Material for this exercise:
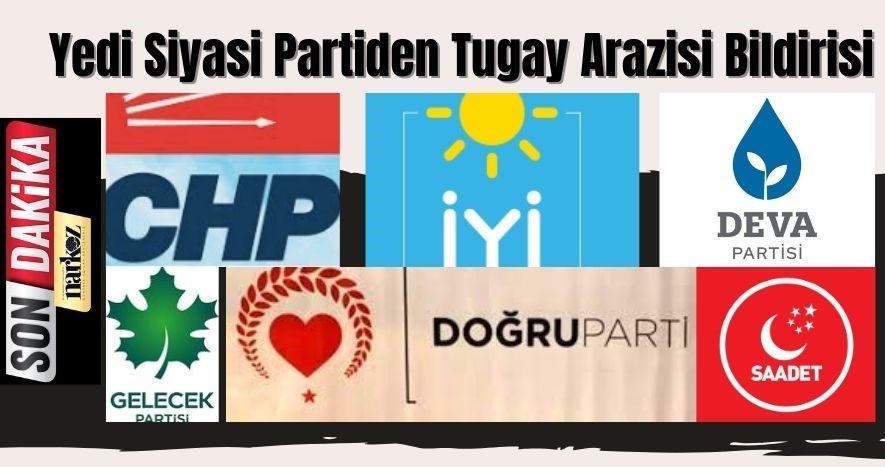 Yedi Siyasi Partiden Tugay Arazisi Bildirisi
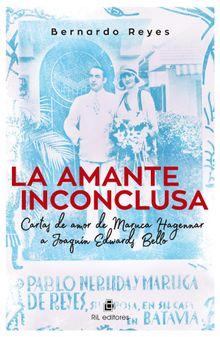 La amante inconclusa. Cartas de amor de Maruca Hagenaar a Joaquín Edwards Bello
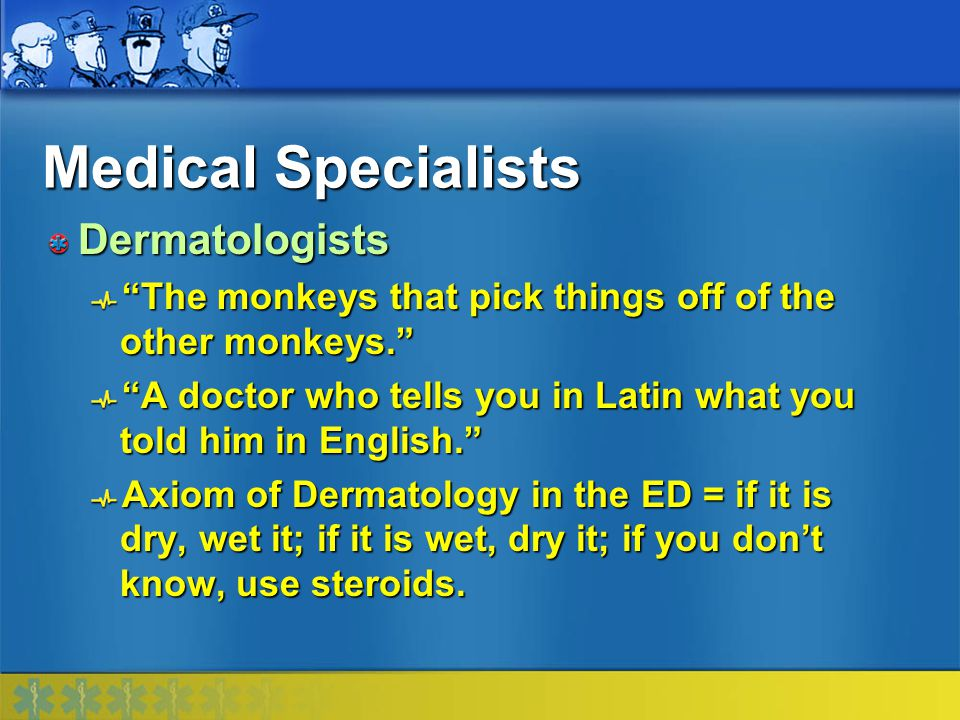 Medical Specialists Dermatologists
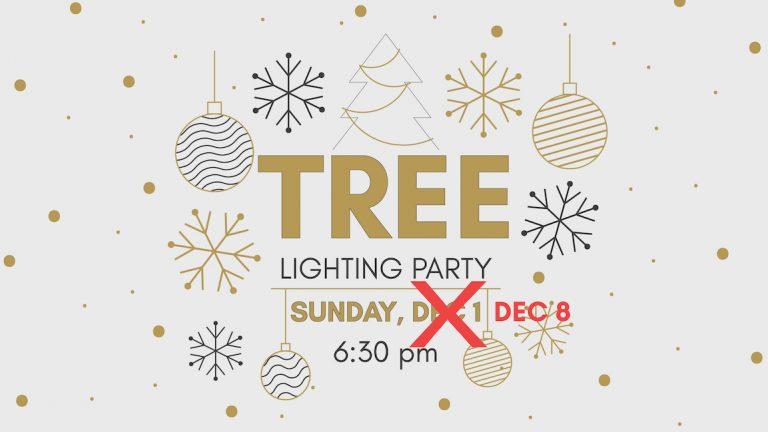 Tree Lighting Party – NOW DEC 8!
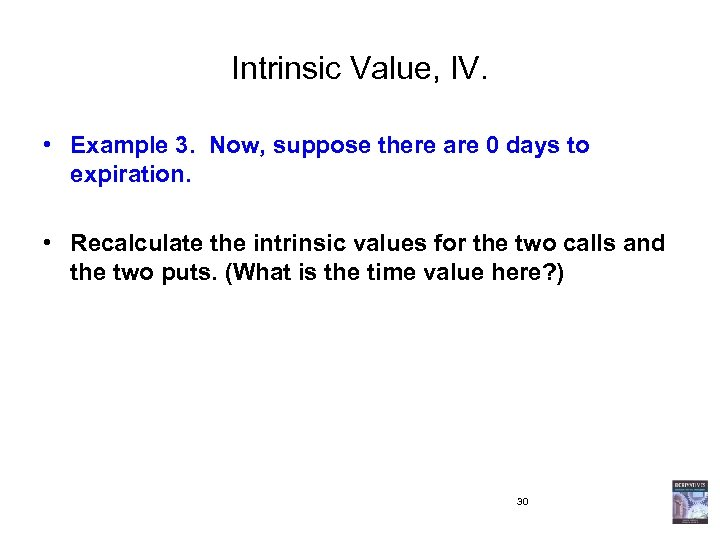 Intrinsic Value, IV. • Example 3. Now, suppose there are 0 days to expiration.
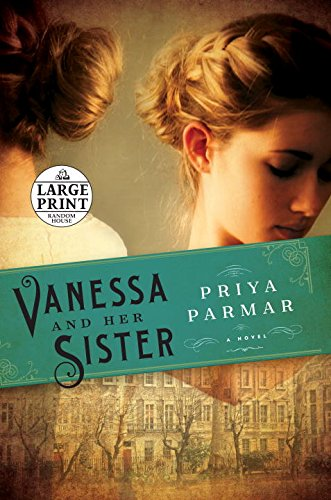 9780804194808: Vanessa and Her Sister: A Novel (Random House Large Print)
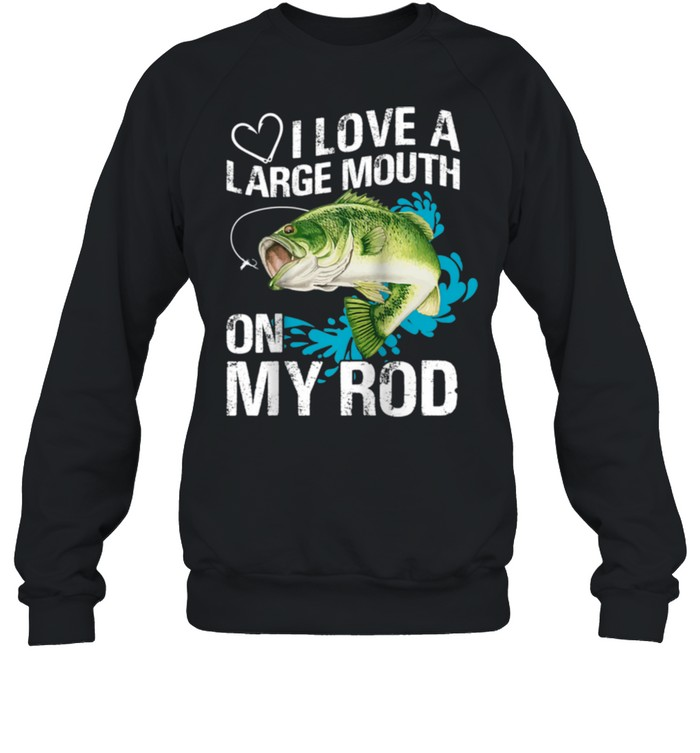 I Love A Large Mouth on My Rods shirt Unisex Sweatshirt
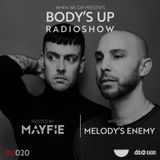 Body's Up Radioshow 020 w/ Melody's Enemy [Hosted by Mayfie]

Exercise: Once the line containing "Tree Lighting Party – NOW DEC 8!" is found, write out exactly that line and each line after it through the end of the entries, omitting pictures.

Result:
 Tree Lighting Party – NOW DEC 8!
 Intrinsic Value, IV. • Example 3. Now, suppose there are 0 days to expiration.
 9780804194808: Vanessa and Her Sister: A Novel (Random House Large Print)
 I Love A Large Mouth on My Rods shirt Unisex Sweatshirt
 Body's Up Radioshow 020 w/ Melody's Enemy [Hosted by Mayfie]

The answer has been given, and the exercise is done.